The Ganges is seen as a viable alternative for Indian funeral rites as the river's waters, known as "Gangaa Jal," are believed to have purifying powers.
"Private hospitals are looting people. Common people are not left with money to pay a priest and spend more on cremation at the river bank. They are asking 2,000 rupees (around $27) just to get the corpse out of the ambulance. The river has become their last recourse, so people are immersing corpses in the river," a local named Chandra Mohan told the BBC.
The number of bodies pulled from the river is unconfirmed, as the local authorities have not made a tally public. But according to Indian news channel Times Now News, residents in the area said some 150 dead bodies were recovered and were likely COVID victims dumped on the riverbanks and washed downstream by the current.
The BBC confirmed that at least 40 bodies were found - with the condition of the corpses indicating that they might have been floating in the waters of the Ganges for a few days.
Indian news outlet NDTV reported that the bloated and partially-burnt bodies were found drifting in the waters near Bihar's Buxar district, a state which neighbors Uttar Pradesh.
Uttar Pradesh is the most highly-populated state in India and home to some 200 million people.

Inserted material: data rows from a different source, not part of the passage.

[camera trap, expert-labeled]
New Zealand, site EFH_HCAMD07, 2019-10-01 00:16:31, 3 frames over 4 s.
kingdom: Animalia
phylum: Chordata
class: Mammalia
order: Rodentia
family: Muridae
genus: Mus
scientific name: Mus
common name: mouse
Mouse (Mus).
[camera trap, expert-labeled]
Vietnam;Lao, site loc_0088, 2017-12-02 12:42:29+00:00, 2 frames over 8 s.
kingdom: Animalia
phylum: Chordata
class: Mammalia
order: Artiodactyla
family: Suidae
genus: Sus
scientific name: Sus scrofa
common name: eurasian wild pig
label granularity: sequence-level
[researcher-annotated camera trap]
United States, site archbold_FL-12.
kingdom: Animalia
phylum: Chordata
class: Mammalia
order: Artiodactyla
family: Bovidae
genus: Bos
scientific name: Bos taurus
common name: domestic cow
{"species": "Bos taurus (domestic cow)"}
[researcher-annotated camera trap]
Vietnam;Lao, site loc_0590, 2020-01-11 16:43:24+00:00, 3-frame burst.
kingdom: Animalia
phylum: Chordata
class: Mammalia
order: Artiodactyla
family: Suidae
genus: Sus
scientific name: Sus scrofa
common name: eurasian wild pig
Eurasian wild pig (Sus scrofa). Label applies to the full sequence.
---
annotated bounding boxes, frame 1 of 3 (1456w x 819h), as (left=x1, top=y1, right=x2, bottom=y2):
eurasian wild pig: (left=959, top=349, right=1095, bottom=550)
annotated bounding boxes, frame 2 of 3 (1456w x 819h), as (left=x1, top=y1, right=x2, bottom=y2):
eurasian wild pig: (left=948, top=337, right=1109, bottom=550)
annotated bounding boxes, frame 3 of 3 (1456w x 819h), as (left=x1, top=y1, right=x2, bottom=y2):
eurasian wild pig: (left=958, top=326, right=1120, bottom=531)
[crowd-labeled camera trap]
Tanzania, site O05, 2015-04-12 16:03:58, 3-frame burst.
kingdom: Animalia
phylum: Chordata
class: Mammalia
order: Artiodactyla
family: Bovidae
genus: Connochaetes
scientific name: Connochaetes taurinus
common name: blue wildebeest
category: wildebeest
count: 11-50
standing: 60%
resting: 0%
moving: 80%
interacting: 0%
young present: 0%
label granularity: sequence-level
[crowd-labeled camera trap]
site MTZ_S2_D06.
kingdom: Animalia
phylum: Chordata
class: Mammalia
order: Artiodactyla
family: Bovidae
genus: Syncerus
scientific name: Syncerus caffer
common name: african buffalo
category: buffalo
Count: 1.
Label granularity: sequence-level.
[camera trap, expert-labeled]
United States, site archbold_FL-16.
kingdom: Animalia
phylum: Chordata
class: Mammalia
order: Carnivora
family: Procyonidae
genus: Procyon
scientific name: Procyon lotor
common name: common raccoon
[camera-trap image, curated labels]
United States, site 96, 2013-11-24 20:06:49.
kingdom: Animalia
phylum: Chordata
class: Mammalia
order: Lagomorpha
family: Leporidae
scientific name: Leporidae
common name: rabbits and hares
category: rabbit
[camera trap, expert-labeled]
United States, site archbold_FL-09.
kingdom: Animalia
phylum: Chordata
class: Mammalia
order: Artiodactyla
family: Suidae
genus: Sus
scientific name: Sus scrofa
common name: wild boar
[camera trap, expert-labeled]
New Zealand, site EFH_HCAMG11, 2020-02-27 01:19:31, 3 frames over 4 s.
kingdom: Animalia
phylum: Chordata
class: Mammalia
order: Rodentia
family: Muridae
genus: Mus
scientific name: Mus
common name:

It also continues to grapple with the deadly second wave of the COVID virus that has ravaged the nation's healthcare system - as it reported 21,331 new COVID cases on Monday.
Ashok Kumar, a local official, told the BBC the remains removed from the river would either be buried or cremated.
India has recorded over 22.7 million COVID cases and 246,000 deaths. The country is struggling to keep a massive surge in COVID infections under control as it tangles with deadly, more transmissible COVID variants - but the daily death toll has continued to rise far beyond what the country's crematoriums can handle.